GOAL → Put the lines of the records, starting at the line that contains "What is the separation" and ending at the line that contains "How great a distance separates the sandy", into a Markdown table with the columns Row and Line, numbering each row and skipping blank lines. Leave the pictures out.
==== DATA ====
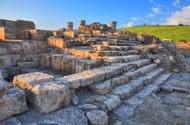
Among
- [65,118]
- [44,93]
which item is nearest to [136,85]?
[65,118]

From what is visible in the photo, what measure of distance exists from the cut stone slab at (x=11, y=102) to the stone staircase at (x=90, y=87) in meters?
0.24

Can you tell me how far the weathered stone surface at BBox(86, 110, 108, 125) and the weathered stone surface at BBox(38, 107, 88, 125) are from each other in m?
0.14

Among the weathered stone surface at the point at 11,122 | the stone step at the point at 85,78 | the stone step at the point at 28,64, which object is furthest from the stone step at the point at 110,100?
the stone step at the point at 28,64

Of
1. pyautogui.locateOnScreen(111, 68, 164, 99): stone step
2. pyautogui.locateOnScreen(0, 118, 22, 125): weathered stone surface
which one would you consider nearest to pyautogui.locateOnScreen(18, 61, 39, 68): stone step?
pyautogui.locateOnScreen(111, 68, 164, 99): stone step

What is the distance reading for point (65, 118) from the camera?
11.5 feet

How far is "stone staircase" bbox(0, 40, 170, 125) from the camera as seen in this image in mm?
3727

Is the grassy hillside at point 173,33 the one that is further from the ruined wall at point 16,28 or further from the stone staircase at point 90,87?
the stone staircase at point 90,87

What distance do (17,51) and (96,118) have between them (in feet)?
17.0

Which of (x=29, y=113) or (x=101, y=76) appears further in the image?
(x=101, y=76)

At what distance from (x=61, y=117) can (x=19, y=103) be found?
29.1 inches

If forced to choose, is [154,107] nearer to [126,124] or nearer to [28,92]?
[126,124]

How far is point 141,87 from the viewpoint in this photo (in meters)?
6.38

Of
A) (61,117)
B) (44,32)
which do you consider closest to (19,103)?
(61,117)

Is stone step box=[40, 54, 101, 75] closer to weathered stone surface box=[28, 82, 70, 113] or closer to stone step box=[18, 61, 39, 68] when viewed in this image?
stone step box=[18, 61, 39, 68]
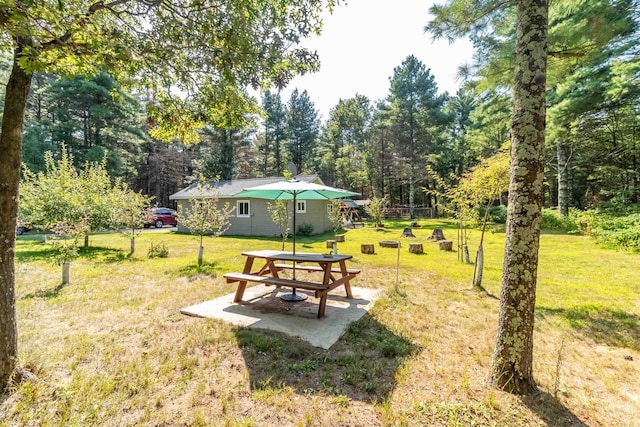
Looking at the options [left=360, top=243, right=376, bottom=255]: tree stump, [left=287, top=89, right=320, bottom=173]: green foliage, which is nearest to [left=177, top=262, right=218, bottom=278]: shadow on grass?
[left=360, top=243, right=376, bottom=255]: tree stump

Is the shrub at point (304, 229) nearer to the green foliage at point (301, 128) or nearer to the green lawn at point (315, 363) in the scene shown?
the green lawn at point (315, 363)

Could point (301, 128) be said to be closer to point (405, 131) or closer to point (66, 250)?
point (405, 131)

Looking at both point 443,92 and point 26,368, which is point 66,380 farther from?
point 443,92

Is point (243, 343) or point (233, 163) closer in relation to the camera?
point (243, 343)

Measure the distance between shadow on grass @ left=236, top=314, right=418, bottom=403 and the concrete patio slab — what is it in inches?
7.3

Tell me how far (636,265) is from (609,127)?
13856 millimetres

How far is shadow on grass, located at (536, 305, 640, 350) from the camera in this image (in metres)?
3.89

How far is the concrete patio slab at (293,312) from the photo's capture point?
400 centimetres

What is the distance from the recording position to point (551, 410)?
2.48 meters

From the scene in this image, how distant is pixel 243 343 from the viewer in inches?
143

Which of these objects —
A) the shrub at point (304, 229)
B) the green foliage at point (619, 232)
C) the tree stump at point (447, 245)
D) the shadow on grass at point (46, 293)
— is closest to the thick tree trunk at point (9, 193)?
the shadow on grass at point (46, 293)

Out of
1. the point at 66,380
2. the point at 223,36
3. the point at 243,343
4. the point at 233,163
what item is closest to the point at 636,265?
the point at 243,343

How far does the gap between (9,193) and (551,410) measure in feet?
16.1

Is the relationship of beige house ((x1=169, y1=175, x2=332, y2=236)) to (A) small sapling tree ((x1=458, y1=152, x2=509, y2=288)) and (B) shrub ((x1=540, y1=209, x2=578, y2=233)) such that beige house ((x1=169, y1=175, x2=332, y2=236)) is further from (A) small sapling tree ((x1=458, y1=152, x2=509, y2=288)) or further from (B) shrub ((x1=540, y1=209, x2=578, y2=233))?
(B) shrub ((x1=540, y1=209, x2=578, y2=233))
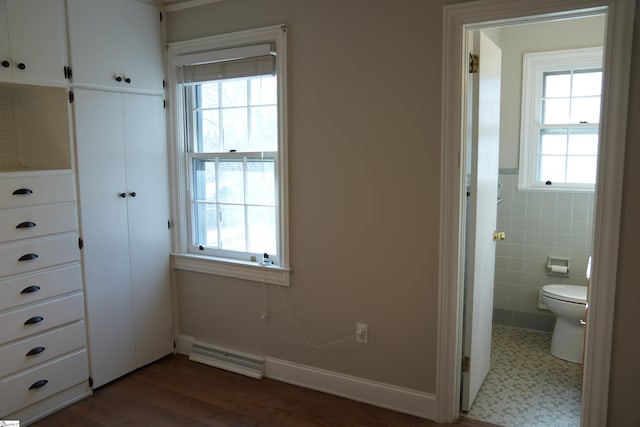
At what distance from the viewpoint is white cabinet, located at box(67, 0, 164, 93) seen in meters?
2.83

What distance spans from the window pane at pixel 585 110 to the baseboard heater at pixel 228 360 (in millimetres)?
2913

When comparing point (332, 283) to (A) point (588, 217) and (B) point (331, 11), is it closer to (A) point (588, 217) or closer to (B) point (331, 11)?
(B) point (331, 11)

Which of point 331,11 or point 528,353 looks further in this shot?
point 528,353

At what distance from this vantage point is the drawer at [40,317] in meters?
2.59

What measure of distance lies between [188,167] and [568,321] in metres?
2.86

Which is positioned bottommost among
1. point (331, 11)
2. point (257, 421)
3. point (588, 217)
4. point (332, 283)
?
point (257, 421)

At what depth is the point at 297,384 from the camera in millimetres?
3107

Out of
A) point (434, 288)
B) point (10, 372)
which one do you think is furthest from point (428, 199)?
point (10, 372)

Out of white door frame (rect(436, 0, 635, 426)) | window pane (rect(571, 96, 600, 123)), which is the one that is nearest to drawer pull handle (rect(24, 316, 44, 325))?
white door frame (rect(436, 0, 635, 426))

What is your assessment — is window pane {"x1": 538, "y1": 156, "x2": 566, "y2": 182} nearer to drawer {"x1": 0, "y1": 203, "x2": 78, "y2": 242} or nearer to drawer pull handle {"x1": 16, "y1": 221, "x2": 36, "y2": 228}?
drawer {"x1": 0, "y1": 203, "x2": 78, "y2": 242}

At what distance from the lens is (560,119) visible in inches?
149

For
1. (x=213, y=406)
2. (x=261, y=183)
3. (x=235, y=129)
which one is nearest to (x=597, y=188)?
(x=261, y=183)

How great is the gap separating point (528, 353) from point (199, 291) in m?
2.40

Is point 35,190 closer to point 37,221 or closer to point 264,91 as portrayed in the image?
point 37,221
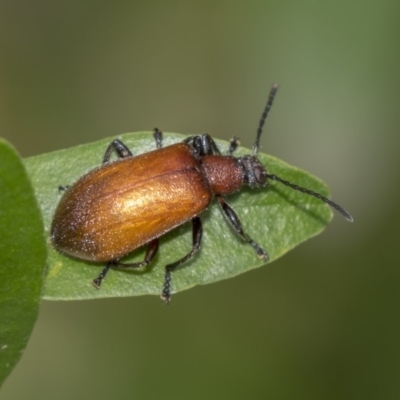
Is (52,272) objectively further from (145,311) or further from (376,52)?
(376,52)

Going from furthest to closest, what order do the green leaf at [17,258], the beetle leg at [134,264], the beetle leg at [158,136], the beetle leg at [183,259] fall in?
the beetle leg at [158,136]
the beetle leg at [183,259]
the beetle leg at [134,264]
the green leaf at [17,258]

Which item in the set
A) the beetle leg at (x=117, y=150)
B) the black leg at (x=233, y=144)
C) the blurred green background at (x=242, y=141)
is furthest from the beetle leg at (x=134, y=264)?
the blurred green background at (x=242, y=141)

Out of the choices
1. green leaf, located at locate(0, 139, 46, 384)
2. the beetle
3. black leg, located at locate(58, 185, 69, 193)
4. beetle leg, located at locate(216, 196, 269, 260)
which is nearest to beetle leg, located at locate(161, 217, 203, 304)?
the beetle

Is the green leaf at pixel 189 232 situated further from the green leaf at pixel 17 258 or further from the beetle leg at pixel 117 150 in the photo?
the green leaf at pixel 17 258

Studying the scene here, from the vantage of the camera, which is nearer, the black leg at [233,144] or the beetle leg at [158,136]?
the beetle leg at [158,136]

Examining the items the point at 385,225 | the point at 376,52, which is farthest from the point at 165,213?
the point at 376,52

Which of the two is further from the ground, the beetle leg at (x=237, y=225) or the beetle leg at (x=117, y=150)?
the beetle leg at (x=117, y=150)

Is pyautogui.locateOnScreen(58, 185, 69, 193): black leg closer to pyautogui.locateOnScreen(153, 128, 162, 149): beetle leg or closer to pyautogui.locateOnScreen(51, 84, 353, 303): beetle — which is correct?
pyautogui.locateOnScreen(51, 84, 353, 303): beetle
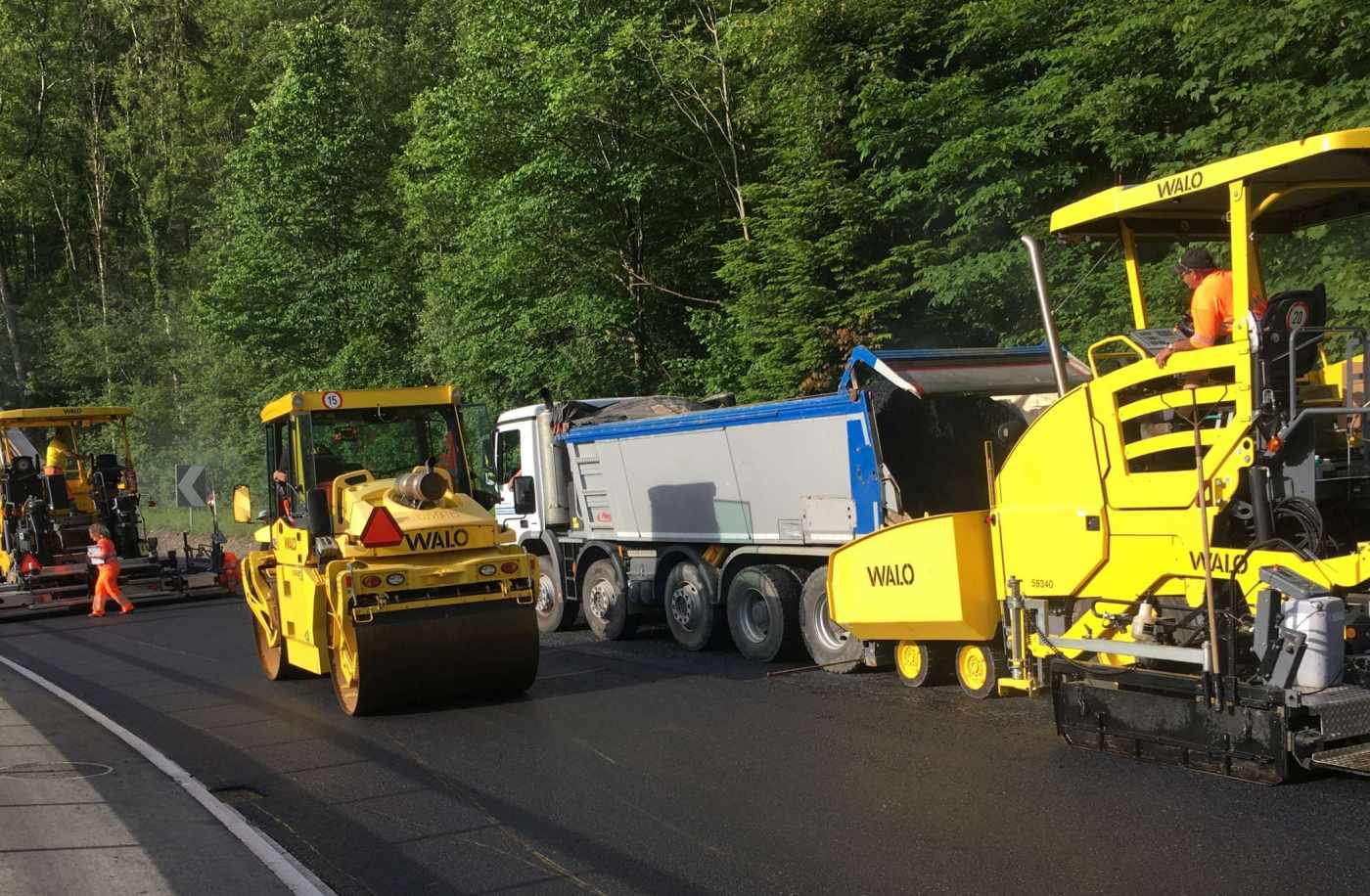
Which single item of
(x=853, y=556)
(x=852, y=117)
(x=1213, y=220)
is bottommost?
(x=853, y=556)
====
==== DATA ====
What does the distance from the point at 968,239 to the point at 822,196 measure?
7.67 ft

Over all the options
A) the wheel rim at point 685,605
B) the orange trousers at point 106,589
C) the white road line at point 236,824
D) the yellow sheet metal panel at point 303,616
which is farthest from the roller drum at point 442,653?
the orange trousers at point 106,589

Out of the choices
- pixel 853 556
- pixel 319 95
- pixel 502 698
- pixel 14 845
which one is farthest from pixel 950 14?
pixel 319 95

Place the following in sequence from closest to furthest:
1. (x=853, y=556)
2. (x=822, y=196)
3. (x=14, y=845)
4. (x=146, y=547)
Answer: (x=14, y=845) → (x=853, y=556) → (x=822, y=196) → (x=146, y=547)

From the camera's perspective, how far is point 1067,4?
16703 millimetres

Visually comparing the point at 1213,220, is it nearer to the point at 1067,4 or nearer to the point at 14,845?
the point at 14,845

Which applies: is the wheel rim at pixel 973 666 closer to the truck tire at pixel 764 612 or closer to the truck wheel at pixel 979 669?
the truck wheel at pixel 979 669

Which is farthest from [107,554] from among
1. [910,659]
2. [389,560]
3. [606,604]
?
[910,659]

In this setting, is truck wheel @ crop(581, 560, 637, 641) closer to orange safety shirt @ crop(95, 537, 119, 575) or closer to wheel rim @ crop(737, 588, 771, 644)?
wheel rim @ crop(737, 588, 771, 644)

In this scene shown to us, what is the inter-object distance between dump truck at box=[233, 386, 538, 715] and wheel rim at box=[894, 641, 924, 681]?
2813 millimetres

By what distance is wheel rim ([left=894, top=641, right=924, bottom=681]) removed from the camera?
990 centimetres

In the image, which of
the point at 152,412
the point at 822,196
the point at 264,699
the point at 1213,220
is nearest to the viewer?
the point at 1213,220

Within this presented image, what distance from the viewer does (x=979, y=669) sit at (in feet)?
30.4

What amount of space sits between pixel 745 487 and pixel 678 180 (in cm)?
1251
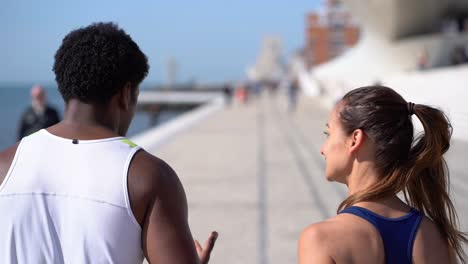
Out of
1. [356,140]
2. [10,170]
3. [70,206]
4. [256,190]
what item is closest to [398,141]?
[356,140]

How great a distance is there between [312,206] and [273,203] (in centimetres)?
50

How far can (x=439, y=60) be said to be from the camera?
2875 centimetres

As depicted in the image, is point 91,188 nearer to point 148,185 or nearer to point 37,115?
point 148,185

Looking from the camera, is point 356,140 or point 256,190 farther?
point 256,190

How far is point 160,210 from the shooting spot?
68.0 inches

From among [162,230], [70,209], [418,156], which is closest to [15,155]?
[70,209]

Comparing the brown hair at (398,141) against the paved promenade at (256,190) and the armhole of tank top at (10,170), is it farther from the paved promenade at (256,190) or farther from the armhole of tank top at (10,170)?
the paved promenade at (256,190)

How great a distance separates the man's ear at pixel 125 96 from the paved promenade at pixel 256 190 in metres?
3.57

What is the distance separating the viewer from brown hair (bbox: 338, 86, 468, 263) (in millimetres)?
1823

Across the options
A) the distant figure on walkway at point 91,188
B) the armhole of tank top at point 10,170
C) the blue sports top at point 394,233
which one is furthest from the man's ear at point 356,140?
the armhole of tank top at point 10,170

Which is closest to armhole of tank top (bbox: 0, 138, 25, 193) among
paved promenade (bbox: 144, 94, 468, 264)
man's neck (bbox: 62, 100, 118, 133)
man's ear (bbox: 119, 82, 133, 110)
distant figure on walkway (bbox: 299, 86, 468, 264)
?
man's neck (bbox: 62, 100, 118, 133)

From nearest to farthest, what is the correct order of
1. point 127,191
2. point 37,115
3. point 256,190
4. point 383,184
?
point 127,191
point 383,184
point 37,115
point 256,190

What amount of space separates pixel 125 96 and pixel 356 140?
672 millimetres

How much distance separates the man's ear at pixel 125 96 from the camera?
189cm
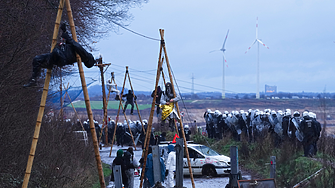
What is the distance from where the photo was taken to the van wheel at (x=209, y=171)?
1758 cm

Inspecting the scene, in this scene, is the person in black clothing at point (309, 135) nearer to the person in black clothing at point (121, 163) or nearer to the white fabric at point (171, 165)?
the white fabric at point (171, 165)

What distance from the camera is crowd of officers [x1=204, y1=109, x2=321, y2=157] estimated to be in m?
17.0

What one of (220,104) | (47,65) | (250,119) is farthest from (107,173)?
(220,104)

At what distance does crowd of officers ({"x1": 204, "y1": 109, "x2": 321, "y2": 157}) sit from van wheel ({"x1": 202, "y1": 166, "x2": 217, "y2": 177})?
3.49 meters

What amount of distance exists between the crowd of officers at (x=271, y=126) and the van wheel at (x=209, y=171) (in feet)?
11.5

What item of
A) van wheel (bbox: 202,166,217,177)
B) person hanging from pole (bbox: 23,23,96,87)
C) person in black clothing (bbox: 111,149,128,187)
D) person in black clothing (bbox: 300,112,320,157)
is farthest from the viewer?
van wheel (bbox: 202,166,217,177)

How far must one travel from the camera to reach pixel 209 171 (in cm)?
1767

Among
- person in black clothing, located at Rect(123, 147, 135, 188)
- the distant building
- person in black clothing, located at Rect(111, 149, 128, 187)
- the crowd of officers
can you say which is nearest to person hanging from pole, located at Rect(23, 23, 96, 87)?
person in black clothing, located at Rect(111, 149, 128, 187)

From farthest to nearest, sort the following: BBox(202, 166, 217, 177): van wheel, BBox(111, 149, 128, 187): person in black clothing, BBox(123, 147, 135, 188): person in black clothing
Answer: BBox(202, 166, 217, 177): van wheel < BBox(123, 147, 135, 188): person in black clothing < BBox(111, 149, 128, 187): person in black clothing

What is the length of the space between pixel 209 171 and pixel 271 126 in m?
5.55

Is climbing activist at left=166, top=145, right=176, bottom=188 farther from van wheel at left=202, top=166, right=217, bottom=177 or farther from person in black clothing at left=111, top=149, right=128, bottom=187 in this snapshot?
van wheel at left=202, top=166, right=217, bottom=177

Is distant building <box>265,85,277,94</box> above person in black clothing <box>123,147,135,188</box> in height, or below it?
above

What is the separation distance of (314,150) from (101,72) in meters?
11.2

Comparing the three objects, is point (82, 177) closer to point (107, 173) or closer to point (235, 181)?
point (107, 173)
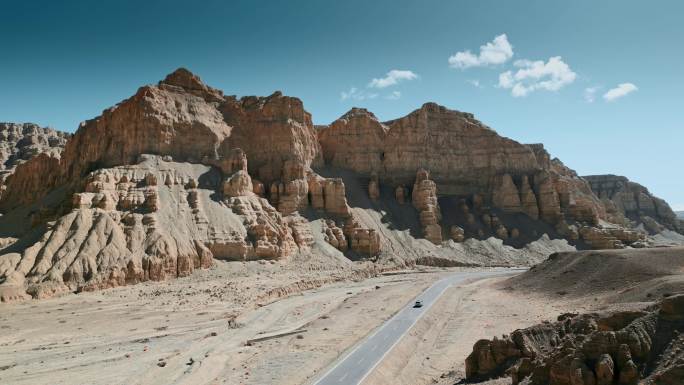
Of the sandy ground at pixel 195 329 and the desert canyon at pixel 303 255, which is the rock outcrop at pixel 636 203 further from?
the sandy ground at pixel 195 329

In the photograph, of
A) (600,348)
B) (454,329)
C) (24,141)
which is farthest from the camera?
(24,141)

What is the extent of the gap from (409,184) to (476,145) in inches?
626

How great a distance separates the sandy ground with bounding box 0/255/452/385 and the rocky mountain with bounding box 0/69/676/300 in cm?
====
SOLUTION TO THIS PROBLEM →
| Row | Line |
|---|---|
| 1 | What is the separation distance of (314,150) from (101,72) in meters? |
| 2 | 11.2 |
| 3 | Comparing the three objects, is point (82, 177) closer to point (107, 173) or closer to point (235, 181)? |
| 4 | point (107, 173) |
| 5 | Of the sandy ground at pixel 195 329 and the desert canyon at pixel 303 255, which is the rock outcrop at pixel 636 203 further from? |
| 6 | the sandy ground at pixel 195 329 |
| 7 | In the photograph, of |
| 8 | A) (600,348) |
| 9 | B) (454,329) |
| 10 | C) (24,141) |
| 11 | which is farthest from the camera? |
| 12 | (24,141) |
| 13 | What is the extent of the gap from (409,184) to (476,145) in inches? |
| 14 | 626 |
| 15 | How great a distance separates the sandy ground with bounding box 0/255/452/385 and the rocky mountain with bounding box 0/69/676/300 in cm? |